Rows from a dataset on spatial reasoning:
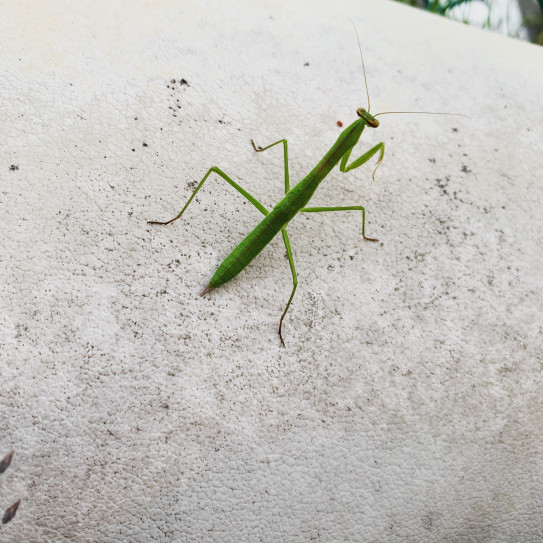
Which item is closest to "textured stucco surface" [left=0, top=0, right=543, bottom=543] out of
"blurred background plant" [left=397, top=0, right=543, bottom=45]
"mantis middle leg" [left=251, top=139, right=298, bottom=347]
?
"mantis middle leg" [left=251, top=139, right=298, bottom=347]

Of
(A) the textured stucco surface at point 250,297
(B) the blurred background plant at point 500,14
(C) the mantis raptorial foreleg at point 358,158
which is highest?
(B) the blurred background plant at point 500,14

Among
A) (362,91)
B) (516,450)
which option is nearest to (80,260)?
(362,91)

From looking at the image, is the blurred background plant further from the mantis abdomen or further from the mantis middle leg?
the mantis abdomen

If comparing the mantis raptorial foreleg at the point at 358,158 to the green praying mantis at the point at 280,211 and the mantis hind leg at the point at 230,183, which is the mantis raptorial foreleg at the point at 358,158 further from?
the mantis hind leg at the point at 230,183

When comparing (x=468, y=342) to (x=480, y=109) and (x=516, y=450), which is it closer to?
(x=516, y=450)

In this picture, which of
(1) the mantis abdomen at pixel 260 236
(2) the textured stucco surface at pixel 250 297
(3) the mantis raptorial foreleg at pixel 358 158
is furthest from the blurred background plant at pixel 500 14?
(1) the mantis abdomen at pixel 260 236

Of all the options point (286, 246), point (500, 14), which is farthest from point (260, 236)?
point (500, 14)

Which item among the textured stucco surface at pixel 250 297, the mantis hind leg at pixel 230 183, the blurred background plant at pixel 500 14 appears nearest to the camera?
the textured stucco surface at pixel 250 297

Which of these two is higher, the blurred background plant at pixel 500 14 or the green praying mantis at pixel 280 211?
the blurred background plant at pixel 500 14
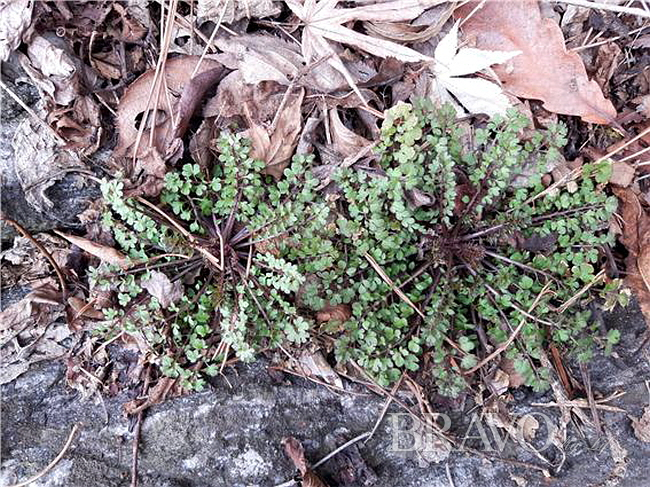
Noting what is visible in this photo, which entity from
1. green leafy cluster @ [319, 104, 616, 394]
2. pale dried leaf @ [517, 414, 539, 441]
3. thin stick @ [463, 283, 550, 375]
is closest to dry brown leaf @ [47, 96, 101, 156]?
green leafy cluster @ [319, 104, 616, 394]

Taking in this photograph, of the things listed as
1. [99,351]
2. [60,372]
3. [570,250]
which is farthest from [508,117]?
[60,372]

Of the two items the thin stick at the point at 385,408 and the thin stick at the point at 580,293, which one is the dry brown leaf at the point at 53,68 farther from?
the thin stick at the point at 580,293

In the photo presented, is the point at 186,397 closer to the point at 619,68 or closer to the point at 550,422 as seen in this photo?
the point at 550,422

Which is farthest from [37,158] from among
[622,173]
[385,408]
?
[622,173]

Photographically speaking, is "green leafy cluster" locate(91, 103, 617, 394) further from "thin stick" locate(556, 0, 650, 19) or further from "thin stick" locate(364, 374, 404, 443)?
"thin stick" locate(556, 0, 650, 19)

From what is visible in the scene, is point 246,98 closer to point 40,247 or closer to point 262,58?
point 262,58

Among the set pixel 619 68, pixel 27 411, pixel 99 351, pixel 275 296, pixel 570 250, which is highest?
pixel 619 68

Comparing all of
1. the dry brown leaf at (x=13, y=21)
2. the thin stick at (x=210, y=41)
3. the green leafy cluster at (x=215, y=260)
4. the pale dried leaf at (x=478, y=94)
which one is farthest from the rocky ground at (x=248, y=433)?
the pale dried leaf at (x=478, y=94)
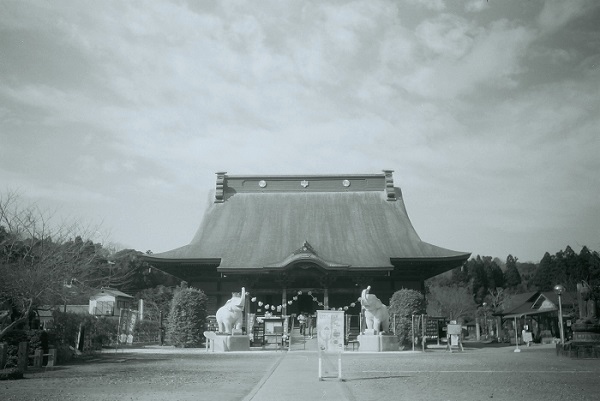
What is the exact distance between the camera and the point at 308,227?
104ft

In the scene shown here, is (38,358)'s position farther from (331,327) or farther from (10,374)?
(331,327)

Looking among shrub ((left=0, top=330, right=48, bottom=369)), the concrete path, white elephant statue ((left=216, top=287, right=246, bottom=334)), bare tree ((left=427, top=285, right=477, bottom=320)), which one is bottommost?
the concrete path

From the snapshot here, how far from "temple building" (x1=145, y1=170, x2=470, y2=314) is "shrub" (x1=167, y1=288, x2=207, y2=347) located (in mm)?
3334

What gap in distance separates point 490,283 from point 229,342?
2348 inches

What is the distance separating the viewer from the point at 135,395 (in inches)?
361

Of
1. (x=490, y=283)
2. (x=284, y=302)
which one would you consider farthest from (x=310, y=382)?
(x=490, y=283)

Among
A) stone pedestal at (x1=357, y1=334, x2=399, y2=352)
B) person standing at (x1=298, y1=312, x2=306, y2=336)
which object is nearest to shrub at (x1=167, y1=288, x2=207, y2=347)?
person standing at (x1=298, y1=312, x2=306, y2=336)

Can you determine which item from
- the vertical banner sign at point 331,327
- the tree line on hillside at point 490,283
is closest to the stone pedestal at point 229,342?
the vertical banner sign at point 331,327

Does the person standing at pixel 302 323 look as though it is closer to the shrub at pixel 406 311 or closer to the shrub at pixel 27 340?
the shrub at pixel 406 311

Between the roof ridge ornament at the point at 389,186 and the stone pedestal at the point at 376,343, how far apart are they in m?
13.5

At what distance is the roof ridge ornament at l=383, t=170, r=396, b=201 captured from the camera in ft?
112

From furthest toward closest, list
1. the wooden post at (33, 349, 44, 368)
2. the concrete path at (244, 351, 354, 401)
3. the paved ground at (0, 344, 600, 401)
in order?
1. the wooden post at (33, 349, 44, 368)
2. the paved ground at (0, 344, 600, 401)
3. the concrete path at (244, 351, 354, 401)

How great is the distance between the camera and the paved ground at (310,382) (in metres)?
8.95

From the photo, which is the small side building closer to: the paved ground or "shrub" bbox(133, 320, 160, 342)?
"shrub" bbox(133, 320, 160, 342)
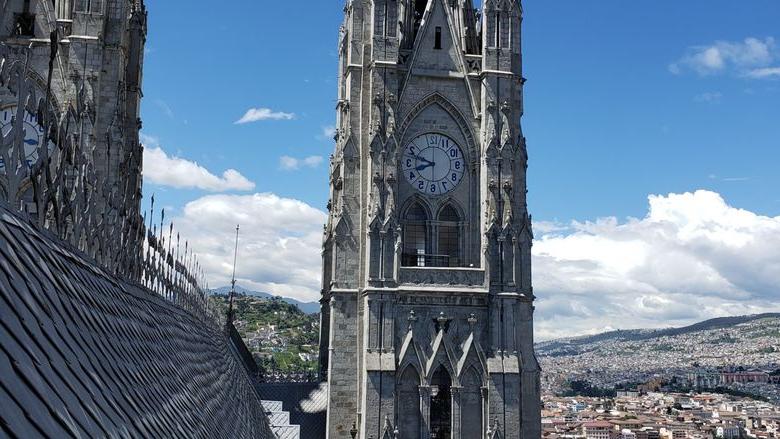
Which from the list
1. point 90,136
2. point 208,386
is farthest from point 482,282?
point 208,386

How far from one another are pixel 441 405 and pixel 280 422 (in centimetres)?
747

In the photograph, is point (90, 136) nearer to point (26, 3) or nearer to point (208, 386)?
point (26, 3)

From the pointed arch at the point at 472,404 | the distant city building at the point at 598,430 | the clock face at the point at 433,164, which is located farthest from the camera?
the distant city building at the point at 598,430

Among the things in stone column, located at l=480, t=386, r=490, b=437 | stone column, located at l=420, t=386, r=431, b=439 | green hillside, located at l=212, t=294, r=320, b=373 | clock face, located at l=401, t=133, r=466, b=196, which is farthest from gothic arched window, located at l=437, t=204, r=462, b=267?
green hillside, located at l=212, t=294, r=320, b=373

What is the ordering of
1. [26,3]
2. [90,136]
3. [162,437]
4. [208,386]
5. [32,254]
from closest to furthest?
1. [32,254]
2. [162,437]
3. [208,386]
4. [90,136]
5. [26,3]

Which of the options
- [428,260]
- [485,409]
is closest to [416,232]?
[428,260]

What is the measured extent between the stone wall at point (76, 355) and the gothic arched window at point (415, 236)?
29.8m

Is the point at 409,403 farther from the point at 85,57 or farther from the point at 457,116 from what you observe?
the point at 85,57

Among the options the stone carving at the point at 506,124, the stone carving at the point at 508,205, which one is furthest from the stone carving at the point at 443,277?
the stone carving at the point at 506,124

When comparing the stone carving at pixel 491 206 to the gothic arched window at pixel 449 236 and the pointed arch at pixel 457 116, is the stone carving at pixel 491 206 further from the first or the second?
the gothic arched window at pixel 449 236

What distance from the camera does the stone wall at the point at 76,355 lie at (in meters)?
5.70

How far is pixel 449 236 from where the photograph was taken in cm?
4384

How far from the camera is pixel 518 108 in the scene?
44.1m

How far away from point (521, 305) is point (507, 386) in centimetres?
424
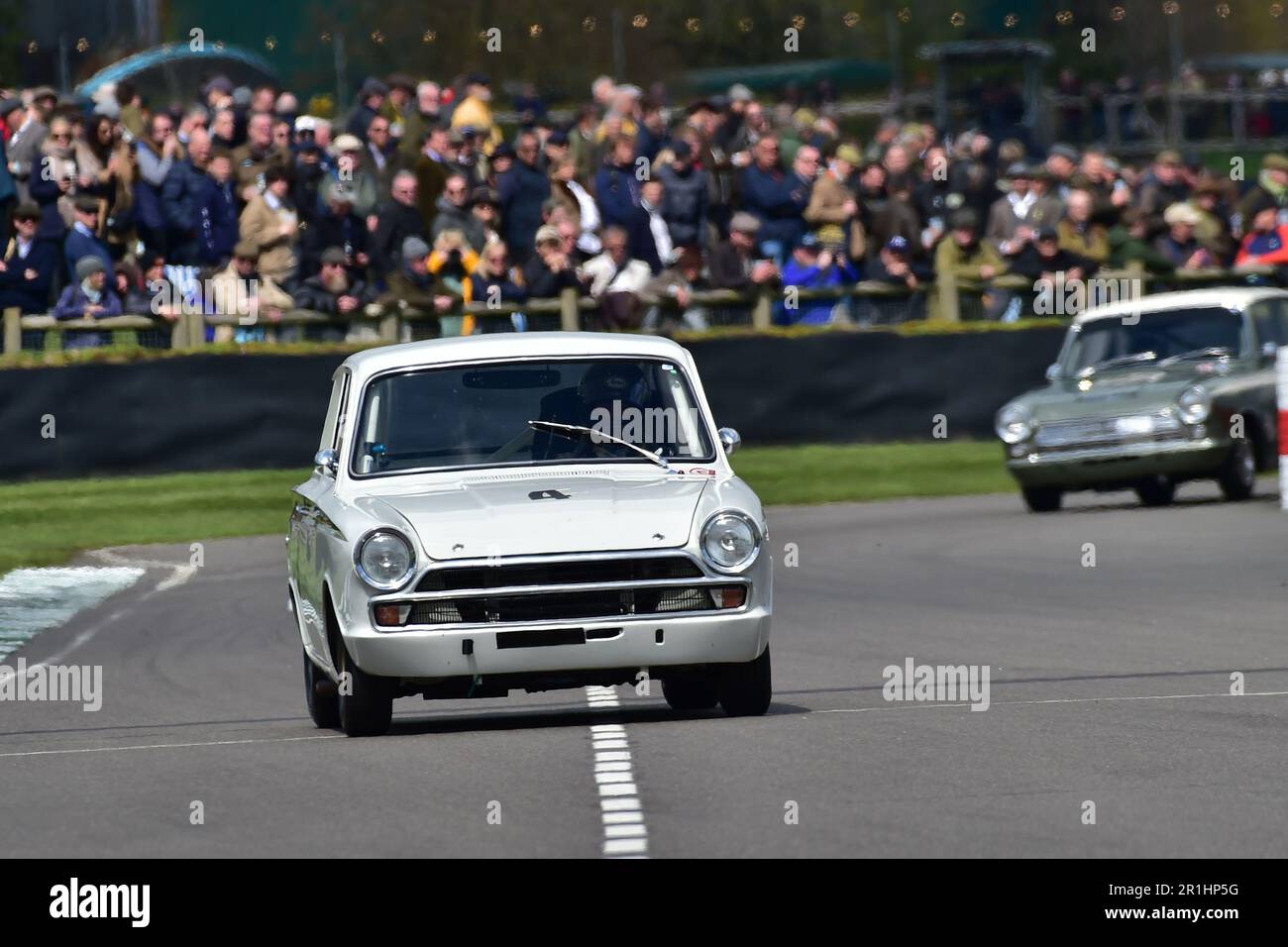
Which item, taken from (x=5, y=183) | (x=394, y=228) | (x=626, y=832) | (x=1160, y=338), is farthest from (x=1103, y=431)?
(x=626, y=832)

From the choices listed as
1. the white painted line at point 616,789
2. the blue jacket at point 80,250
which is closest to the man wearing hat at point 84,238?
the blue jacket at point 80,250

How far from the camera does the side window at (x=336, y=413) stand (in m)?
11.2

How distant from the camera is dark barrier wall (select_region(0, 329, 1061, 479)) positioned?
2320 cm

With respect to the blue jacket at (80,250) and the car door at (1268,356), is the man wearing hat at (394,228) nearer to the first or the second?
the blue jacket at (80,250)

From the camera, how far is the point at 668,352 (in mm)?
11109

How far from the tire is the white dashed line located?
77 centimetres

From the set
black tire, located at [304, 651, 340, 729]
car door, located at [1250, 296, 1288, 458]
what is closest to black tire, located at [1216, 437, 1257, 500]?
car door, located at [1250, 296, 1288, 458]

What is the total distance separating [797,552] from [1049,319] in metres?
7.35

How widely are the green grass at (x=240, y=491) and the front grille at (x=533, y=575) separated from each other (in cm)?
1031

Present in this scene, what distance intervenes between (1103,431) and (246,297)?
7.85 metres

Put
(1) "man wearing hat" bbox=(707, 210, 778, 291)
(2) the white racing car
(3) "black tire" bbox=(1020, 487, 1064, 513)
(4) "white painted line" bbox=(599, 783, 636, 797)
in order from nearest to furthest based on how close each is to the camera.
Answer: (4) "white painted line" bbox=(599, 783, 636, 797) → (2) the white racing car → (3) "black tire" bbox=(1020, 487, 1064, 513) → (1) "man wearing hat" bbox=(707, 210, 778, 291)

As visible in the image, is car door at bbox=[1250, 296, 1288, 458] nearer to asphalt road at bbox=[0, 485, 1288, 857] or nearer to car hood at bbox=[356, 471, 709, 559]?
asphalt road at bbox=[0, 485, 1288, 857]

EXERCISE:
Reproduce word for word every line from the line with "With respect to" to the line with "7.85 metres", including both of those lines.

SOLUTION BELOW:
With respect to the blue jacket at (80,250) and the car door at (1268,356), is the man wearing hat at (394,228) nearer to the first or the second?
the blue jacket at (80,250)

From the camera, how far is the point at 668,352 (in mm)?
11109

How far from the tire is the white dashed line located?
77 centimetres

From the set
black tire, located at [304, 651, 340, 729]
car door, located at [1250, 296, 1288, 458]
what is closest to black tire, located at [1216, 437, 1257, 500]?
car door, located at [1250, 296, 1288, 458]

What is the total distance separating [797,552] from [1049,319] in metres?
7.35

How widely are the green grass at (x=240, y=491) and the front grille at (x=533, y=575) separated from each other (in cm)?
1031

Present in this scene, what distance intervenes between (1103,431) and (246,297)?
7.85 metres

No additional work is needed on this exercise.